The government is already doing a fine job of providing health care for millions of Americans. Not perfect but pretty good. Why can't we eliminate the middle man (insurance companies)? Our tax dollars go towards health care, NOT to enrich some private corporation that has a really shitty record at providing this service already?
1. 50 million uninsured people MAY need access to healthcare in the next year 2. some of those people will pay cash in the absence of insurance 3. the sum total of that cash may be less than the sum total of their insurance premiums 4. a significant part of those 50 million people will not require or seek healthcare in the next twelve months
We're involving insurance companies? Even you don't believe it. This needs to be a sliding tax, not a PREMIUM. The tax has to be income based, ONLY, not based on your priors or chronic. If you already have insurance you select an additional withholding exemption on your W4 elections. If you pay the tax AND you have health insurance anyway, you write off the total amount off your contributed premiums at the end of the year.

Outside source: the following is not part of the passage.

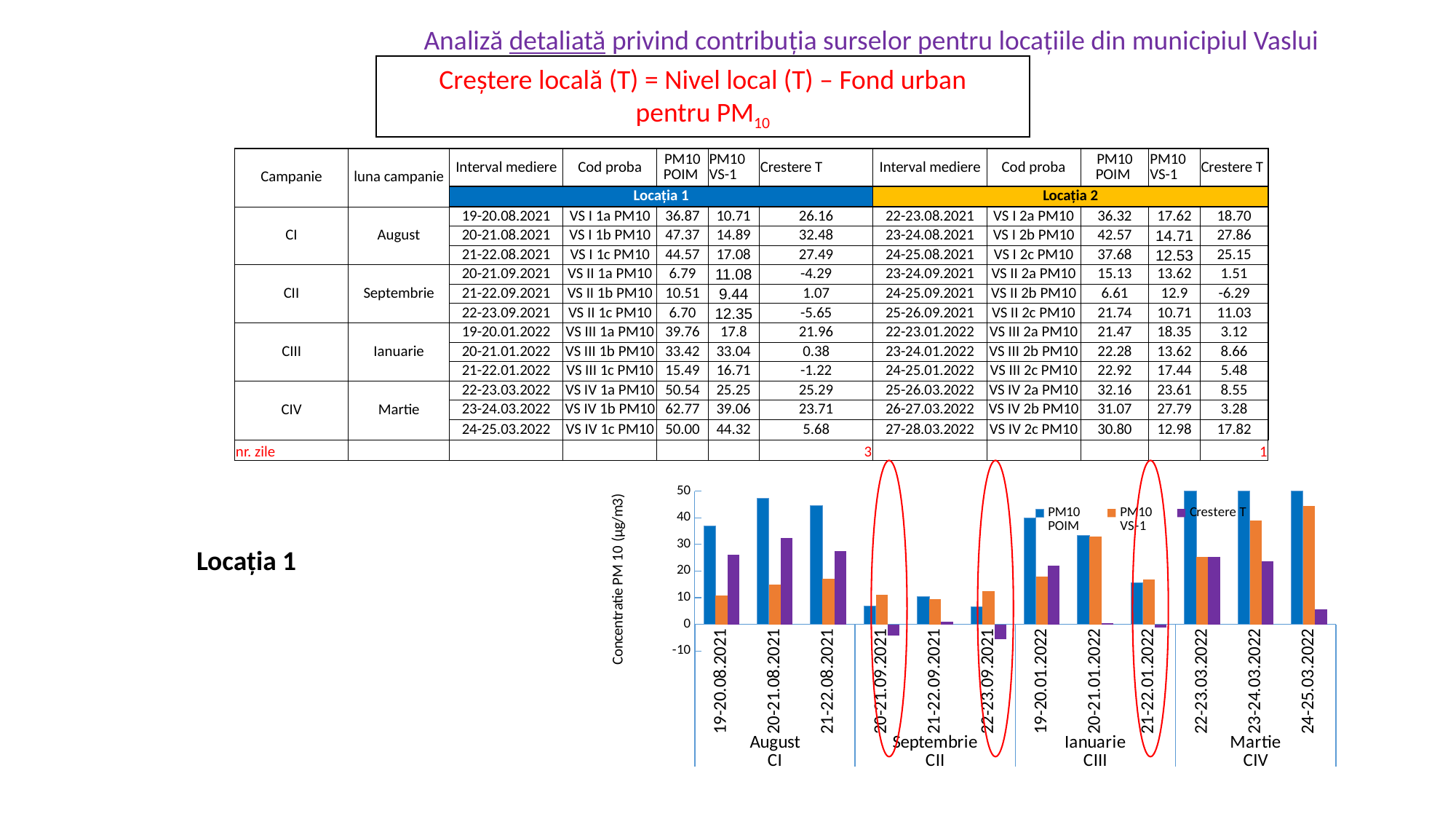
Is the PM10 POIM value for 19-20.08.2021 greater or less than 30? greater Is the PM10 VS-1 value for 20-21.09.2021 greater or less than 20? less What kind of chart is shown on the slide? bar chart For 19-20.01.2022, which is larger: PM10 POIM or PM10 VS-1? PM10 POIM How many series does the chart legend list? 3 How many sampling intervals (categories) are plotted along the x axis of the chart? 12 What is the label of the chart's vertical axis? Concentratie PM 10 (µg/m3) For which sampling interval is the Crestere T bar highest in the chart? 20-21.08.2021 What is the Crestere T value for 19-20.08.2021 at Locația 1? 26.16 What is the PM10 VS-1 value for 24-25.03.2022 at Locația 1? 44.32 By how much does the Crestere T value for 20-21.08.2021 exceed that for 19-20.08.2021 at Locația 1? 6.32 Which location does the bar chart show? Locația 1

Finally, if you require health care and you don't have a job, you pay the total cost of the premiums as your tax burden in the subsequent year, or workout. It's not a fine. It's a tax, and it's only a tax if you want it or if you use it while unemployed.
Now I would support having a regulation that says you MUST make a selection; private or public option, and provide proof of coverage to your employer throughout the year if you select private. The private has to meet minimum health coverage guidelines.
that makes private option have to compete with public. It gets immediate coverage to the people who need it, now, not in 2024.
This is a real democratic plan. Not that other bullshit.
17. But most bankruptcies are medical related by people WITH insurance.
This in no way shape or form protects against that catastrophe.
Compelling everyone to pay the insurance companies without any guarantee that you still won't be financially wiped out at the end? Sounds like a huge give-away so the insurance companies get every single last dime from us before we become destitute.
16. You can choose not to own a car. you cannot choose not to own a body
I find the analogy of mandatory car insurance to mandatory health insurance really offensive. There is really no comparison. This is such a game. If the idea is that we should all pay into a health care pool of money so that we are all covered whenever any of us are sick, then that's a tax, and it should be called a tax. Mandatory health insurance is not going to make that pool of money available to all. Just aint gonna happen. I hate this even more than the trigger game. Its a wholly cynical piece of shit.